Support for Memorial and Russian historian Yuri Dmitriev
Institute
Statement by the Inalco Board of Directors
The Russian NGO Memorial International was dissolved on December 28, 2021, followed on the 29th by its twin "Rights Defense Center", by decision of the Russian Supreme Court and then a Moscow court, on the grounds,
- for the former, of alleged violations of the law on "agents of foreigners", "creation of a false image of the USSR as a terrorist state" (playing on the meaning of the word "terror" applied to the Stalinist period) as well as "criticism of organs of state power",
- and of apology "for terrorism and extremism" for the second.
The absurd and/or cynical nature of these accusations has been unanimously emphasized, in the media, by the academic community, in France as in other countries with a strong tradition of academic freedom: notably members of the Bureau of the Mémorial France association (founded in 2020), including historian Nicolas Werth, its president, who wrote une tribune underlining the seriousness of the event, and this interview with sociologist Françoise Daucé.

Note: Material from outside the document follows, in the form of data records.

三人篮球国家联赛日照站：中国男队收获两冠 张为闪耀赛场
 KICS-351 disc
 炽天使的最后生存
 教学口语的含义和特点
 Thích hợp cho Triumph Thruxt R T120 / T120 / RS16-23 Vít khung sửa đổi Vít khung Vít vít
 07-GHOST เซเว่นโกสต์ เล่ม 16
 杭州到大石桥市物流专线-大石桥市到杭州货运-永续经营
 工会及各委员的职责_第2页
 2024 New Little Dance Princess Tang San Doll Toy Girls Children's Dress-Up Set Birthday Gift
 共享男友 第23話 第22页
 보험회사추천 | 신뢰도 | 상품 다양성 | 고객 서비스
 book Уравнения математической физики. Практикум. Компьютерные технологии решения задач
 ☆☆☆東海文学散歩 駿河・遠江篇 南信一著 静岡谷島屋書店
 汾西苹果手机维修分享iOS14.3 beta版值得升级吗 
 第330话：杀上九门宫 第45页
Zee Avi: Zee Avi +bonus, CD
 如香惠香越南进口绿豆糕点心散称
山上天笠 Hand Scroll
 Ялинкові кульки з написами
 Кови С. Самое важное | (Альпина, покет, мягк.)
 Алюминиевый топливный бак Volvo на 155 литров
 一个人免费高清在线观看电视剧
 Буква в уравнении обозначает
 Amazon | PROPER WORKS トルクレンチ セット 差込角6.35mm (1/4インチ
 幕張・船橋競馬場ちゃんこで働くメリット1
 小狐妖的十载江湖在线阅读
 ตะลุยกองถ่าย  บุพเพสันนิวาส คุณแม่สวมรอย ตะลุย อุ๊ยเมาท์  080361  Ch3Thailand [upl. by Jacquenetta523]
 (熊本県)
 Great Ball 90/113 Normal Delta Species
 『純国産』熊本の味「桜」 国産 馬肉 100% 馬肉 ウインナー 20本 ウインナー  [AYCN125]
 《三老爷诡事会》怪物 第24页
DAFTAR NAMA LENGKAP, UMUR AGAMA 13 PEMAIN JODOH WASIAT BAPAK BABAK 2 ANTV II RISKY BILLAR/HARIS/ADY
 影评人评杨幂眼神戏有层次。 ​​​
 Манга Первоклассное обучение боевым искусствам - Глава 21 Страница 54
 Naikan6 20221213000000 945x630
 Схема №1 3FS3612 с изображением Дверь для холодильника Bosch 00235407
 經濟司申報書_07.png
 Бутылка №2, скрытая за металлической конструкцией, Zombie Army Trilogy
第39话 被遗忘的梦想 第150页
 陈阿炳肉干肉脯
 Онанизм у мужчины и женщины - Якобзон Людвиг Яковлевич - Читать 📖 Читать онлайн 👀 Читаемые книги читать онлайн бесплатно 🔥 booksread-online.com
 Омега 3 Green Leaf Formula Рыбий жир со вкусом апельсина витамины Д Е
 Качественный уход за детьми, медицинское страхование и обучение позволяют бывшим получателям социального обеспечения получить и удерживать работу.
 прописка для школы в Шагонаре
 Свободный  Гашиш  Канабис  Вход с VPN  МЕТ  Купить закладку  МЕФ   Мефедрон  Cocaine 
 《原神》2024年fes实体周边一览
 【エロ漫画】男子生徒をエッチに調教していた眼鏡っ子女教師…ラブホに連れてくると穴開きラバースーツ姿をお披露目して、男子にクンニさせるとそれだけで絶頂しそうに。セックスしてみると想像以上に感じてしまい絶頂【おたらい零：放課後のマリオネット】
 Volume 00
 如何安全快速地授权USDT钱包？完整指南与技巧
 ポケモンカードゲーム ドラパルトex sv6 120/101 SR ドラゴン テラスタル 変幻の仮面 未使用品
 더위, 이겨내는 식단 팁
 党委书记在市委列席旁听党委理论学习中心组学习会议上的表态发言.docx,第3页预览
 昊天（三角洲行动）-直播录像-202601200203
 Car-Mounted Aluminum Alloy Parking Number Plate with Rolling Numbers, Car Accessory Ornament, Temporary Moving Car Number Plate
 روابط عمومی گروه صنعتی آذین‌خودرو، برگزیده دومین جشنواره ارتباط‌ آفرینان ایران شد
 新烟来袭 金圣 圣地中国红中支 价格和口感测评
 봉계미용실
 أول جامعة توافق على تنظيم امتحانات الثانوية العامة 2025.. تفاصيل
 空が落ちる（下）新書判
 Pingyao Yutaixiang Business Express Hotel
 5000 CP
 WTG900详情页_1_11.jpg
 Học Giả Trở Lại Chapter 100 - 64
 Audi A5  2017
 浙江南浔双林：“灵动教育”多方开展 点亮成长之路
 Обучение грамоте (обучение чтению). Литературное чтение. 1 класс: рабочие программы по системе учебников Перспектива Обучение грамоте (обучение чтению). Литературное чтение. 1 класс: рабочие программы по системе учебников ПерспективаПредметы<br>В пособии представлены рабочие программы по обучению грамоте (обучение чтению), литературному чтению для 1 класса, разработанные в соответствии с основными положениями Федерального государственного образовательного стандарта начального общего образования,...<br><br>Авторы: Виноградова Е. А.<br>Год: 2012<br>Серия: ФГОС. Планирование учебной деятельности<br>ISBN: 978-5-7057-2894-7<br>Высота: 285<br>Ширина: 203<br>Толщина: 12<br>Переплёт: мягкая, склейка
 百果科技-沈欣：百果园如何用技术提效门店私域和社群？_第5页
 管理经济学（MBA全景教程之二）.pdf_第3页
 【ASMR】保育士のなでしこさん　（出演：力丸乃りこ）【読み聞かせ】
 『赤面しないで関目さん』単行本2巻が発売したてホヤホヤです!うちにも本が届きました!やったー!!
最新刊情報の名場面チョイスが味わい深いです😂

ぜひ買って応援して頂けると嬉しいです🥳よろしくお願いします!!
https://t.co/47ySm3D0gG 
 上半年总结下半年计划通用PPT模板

The case of historian Yuri Dmitriev, mentioned in recent years in the French press by Nicolas Werth and other members of the academic community, is closely linked to the persecution of the NGO by the current government: his prison sentence was extended on December 27, the day before Memorial's two branches were dissolved. Yet his work, like that of the learned society, directly concerns us as academics, since it involves shedding light on, and preserving the memory of, the crimes of Stalinism, in Russia and the other countries concerned, including via the world workers' movement in the 20th century. It should be pointed out that at no time since its creation in 1989 has the NGO denied the crimes of fascism and Nazism in Europe, or of Japanese militarism in Asia, nor sought to relativize them, as its accusers in Russia claim today. For its part, Memorial's "Human Rights Center" branch has been striving since its creation in 1991 to improve access to the law for people living in Russia's crisis territories (in the North Caucasus, in particular), and in Central Asia: a difficult task, which cost the life of journalist and NGO activist Natalia Estemirova, in 2009.